Now we sat thigh to thigh, his hand still enclosing mine. The heat from his body seeped through my clothes, but I shivered.

I knew arousal. I knew desire. Lust. This was something else, all three and something different, too. This was tumbling headfirst down the rabbit hole, this was standing on the edge of the cliff and preparing to leap, this was nothing and everything all at once.

“Yes,” I whispered, sure he couldn’t hear me. “I want to know.”

He took my hand and slipped it beneath the table, into his lap. I’m sure I gasped like a virgin, though I was anything but. He placed my palm flat on the bulge of his erection. He didn’t do anything so crass as to move my hand, not even to rub it against him. He leaned forward to speak into my ear, my hand on his straining cock and his covering it lightly.

“I’ve known you forever, haven’t I?”

I could only nod in reply and close my eyes.

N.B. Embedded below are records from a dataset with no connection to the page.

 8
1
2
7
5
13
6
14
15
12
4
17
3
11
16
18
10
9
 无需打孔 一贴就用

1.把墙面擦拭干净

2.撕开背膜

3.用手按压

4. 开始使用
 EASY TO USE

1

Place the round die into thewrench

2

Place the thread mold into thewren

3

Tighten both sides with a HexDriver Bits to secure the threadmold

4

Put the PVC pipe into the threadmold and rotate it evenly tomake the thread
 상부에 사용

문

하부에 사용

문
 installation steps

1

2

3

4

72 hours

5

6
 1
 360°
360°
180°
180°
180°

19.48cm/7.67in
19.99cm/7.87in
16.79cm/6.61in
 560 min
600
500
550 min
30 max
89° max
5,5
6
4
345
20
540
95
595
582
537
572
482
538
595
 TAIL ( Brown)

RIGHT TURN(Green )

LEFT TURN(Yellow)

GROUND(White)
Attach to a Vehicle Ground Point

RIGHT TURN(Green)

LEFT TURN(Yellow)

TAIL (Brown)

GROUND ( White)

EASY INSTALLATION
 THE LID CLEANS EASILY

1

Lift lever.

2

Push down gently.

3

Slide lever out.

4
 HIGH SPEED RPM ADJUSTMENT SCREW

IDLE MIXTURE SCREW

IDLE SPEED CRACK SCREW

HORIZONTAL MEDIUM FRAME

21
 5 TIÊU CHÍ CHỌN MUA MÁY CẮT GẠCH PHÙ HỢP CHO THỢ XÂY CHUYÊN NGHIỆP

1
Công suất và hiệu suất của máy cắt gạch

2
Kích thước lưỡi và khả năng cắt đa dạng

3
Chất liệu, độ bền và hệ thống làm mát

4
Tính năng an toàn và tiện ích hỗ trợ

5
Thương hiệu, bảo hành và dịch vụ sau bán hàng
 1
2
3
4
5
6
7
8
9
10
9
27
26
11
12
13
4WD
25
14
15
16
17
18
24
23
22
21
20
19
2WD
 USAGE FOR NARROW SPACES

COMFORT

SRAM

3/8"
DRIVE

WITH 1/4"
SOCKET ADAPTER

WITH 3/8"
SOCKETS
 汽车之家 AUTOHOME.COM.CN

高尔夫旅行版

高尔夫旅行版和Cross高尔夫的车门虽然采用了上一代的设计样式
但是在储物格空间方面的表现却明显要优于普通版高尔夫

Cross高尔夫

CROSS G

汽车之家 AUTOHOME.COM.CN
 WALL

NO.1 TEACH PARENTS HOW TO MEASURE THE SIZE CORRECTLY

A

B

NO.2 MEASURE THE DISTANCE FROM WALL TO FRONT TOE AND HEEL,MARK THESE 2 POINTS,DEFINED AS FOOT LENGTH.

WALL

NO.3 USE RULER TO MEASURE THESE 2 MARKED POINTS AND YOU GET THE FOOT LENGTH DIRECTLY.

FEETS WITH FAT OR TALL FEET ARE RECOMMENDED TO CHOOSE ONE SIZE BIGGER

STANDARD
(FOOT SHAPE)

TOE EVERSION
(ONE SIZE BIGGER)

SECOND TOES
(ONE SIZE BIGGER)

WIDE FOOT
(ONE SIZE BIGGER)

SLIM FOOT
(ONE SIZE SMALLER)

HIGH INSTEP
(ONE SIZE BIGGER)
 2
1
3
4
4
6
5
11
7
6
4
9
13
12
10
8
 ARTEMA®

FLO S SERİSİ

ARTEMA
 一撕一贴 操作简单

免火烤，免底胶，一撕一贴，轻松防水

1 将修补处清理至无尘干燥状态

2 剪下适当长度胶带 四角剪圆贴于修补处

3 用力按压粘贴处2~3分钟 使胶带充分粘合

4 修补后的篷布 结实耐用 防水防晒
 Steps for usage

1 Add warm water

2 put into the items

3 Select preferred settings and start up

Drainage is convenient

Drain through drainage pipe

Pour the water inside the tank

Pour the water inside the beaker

I curved my hand over him. His trousers were smooth under my fingers and beneath them I felt the outline of him. I moved my hand and he twitched. His other hand slid around under my hair, his thumb pressing the pulse on the side of my neck. His mouth brushed my earlobe, his voice tight, low, thick with need.

“Who are you?” He asked me. “Some kind of angel? Or a devil, maybe…?”

I turned my head to bring my mouth close to his ear. “I don’t believe in angels or devils.”

I stroked him slowly, infinitesimally, a gentle curve and straightening of my fingertips undetectable to anyone watching. He got harder. Hotter. I traced the line of his cock, then lower, my hand cradling the softer bulge below.

His hand tightened on my neck. “You look like a goddess when you come, did you know that?”

Sex makes bumble-tongued fools even out of the most eloquent, but the beauty of it is that it also tunes our ears to hear the meaning of words that, spoken under other circumstances, would make us laugh or cry or frown.

“I’m not a goddess.”

“Not a goddess. Not an angel. Not a devil.” His breath, whiskey-scented, washed over me. The wetness of his tongue caressed my earlobe, making me shiver again. “Are you a ghost? Because you can’t be real.”

In reply, I took his hand and put it on my chest, over the place my heart had begun its triple-thumping once more. “I’m real.”

His thumb passed over my nipple, which tightened. His hand covered my breast, but he didn’t fondle me. He held it against me, and I knew he could feel the beat of my heart.

Then he took his hand away and took mine from its place on his crotch. He moved back in his seat a little. His hair had fallen tousled over his forehead. His face was somber, eyes bright with reflected neon.

He reached into the pocket of his shirt and pulled out a business card. He put it on the table between us, then pushed it in front of me.

“The next time I watch you come,” he said, “I want to be inside you.”

Then he got up from the table and left me there, alone.